Unless it has been corrupted it is up to date. I'll check out a fresh copy and try again.

worleyph commented 7 years ago

@jgfouca , did you run the job? The failure is a runtime failure, not a build failure.

worleyph commented 7 years ago

@jgfouca , died in the identical way. @amametjanov should speak up here ... the issue is getting a CPP variable set in this situation, so modifying Macros? (Az, where should this go?)

jgfouca commented 7 years ago

@worleyph , apologies should have looked closer. I had assume a build failure.

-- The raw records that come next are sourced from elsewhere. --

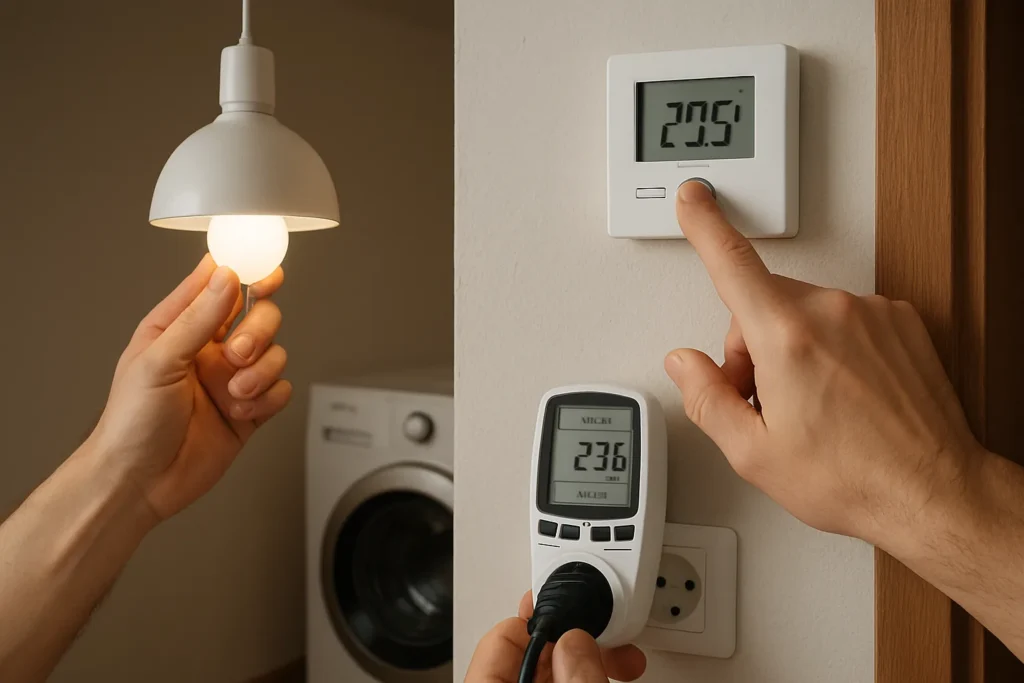 Risparmio energetico in casa: 10 gesti quotidiani che riducono i consumi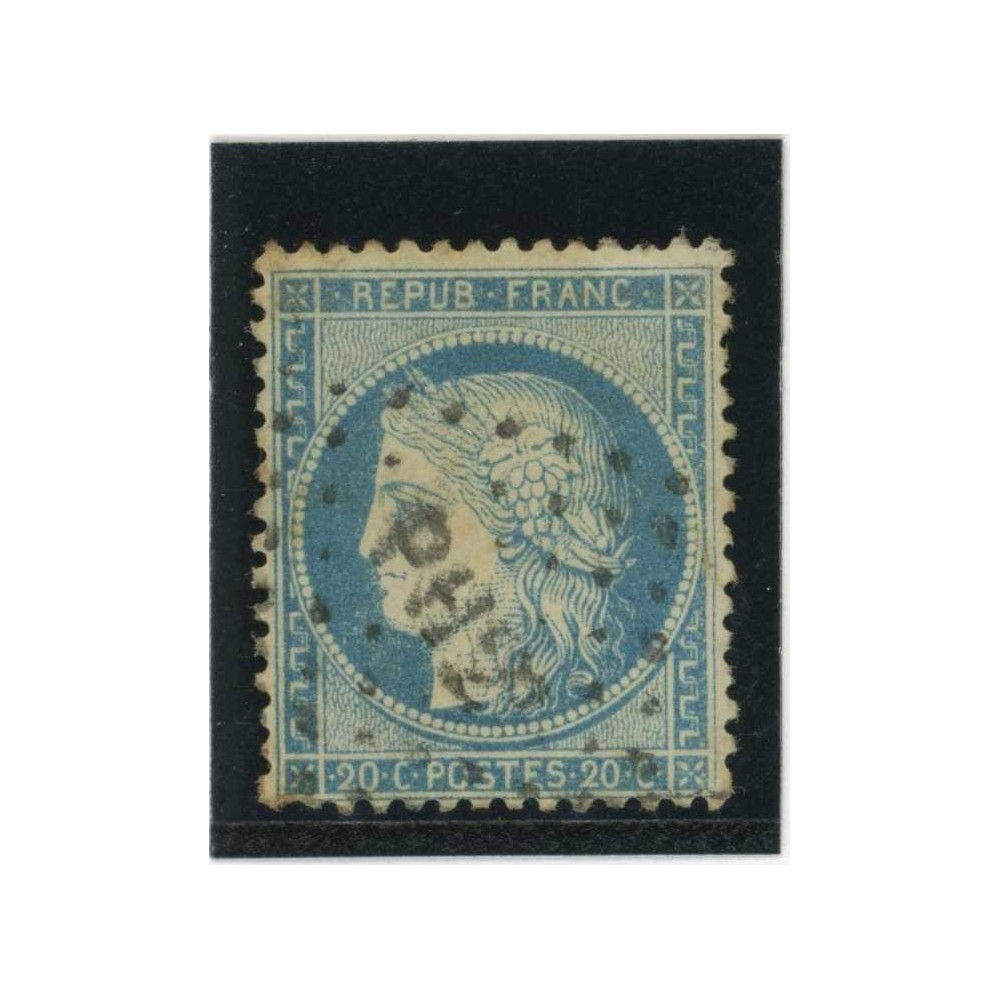 YT 37 - Oblitéré - Cote 15 Euros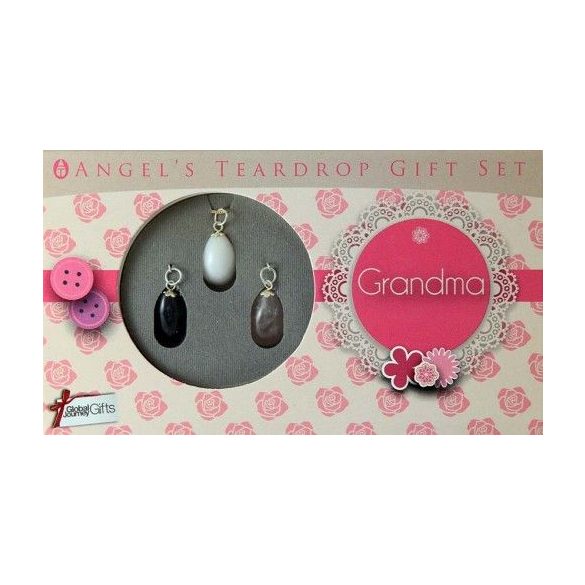 Őrangyal Kristályok Ajándékszett Három medál és nyaklánc - Girlfriend Barátnőmnek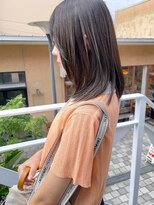 ミント(mint) 赤み抑えて透明感!オリーブグレージュ人気◎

Trying again.

amametjanov commented 7 years ago

@worleyph, just to confirm: when BUILD_THREADED=TRUE and NTHRDS_ATM=1, CAM should be run in single-threaded mode, not pure-MPI. To enable this:

diff --git a/components/cam/cime_config/buildnml b/components/cam/cime_config/buildnml
index 4c784ec..2e28b52 100755
--- a/components/cam/cime_config/buildnml
+++ b/components/cam/cime_config/buildnml
@@ -42,6 +42,7 @@ my $RUN_REFTOD                = `./xmlquery  RUN_REFTOD               -value`;
 my $UTILROOT           = `./xmlquery  UTILROOT                 -value`;
 my $DOCN_MODE          = `./xmlquery  DOCN_MODE                -value`;
 my $COMPILER           = `./xmlquery  COMPILER                 -value`; # for chem preprocessor 
+my $BUILD_THREADED     = `./xmlquery  BUILD_THREADED           -value`;

 my @dirs = ("$CIMEROOT/utils/perl5lib");
 unshift @INC, @dirs;
@@ -75,7 +76,7 @@ if ($BUILD_COMPLETE eq 'FALSE') {
     my $spmd = '-spmd';
     if ($MPILIB eq 'mpi-serial') {$spmd = "-nospmd";}
     my $smp = '-smp';
-    if ($NTHRDS_ATM == 1) {$smp = "-nosmp";}
+    if ($NTHRDS_ATM == 1 && $BUILD_THREADED eq 'FALSE') {$smp = "-nosmp";}

     # The ocean component setting is only used by CAM to do attribute matching for
     # setting default tuning parameter values.  In SOM mode we want to use the same
worleyph commented 7 years ago

@amametjanov , BUILD_THREADED is not in components/cam/cime_config/buildnml in master. @jgfouca marked this as closed after the merge of CIME5.3. Is there another PR that contains this fix?

jgfouca commented 7 years ago

@worleyph , I ran the problem and was able to reproduce the error. As @amametjanov mentioned, this appears to be an issue with the cam component and not a problem with CIME infrastructure, so I'm going to unassign myself from the ticket.

rljacob commented 7 years ago

Its might be the interaction between CAM's buildnml and CIME.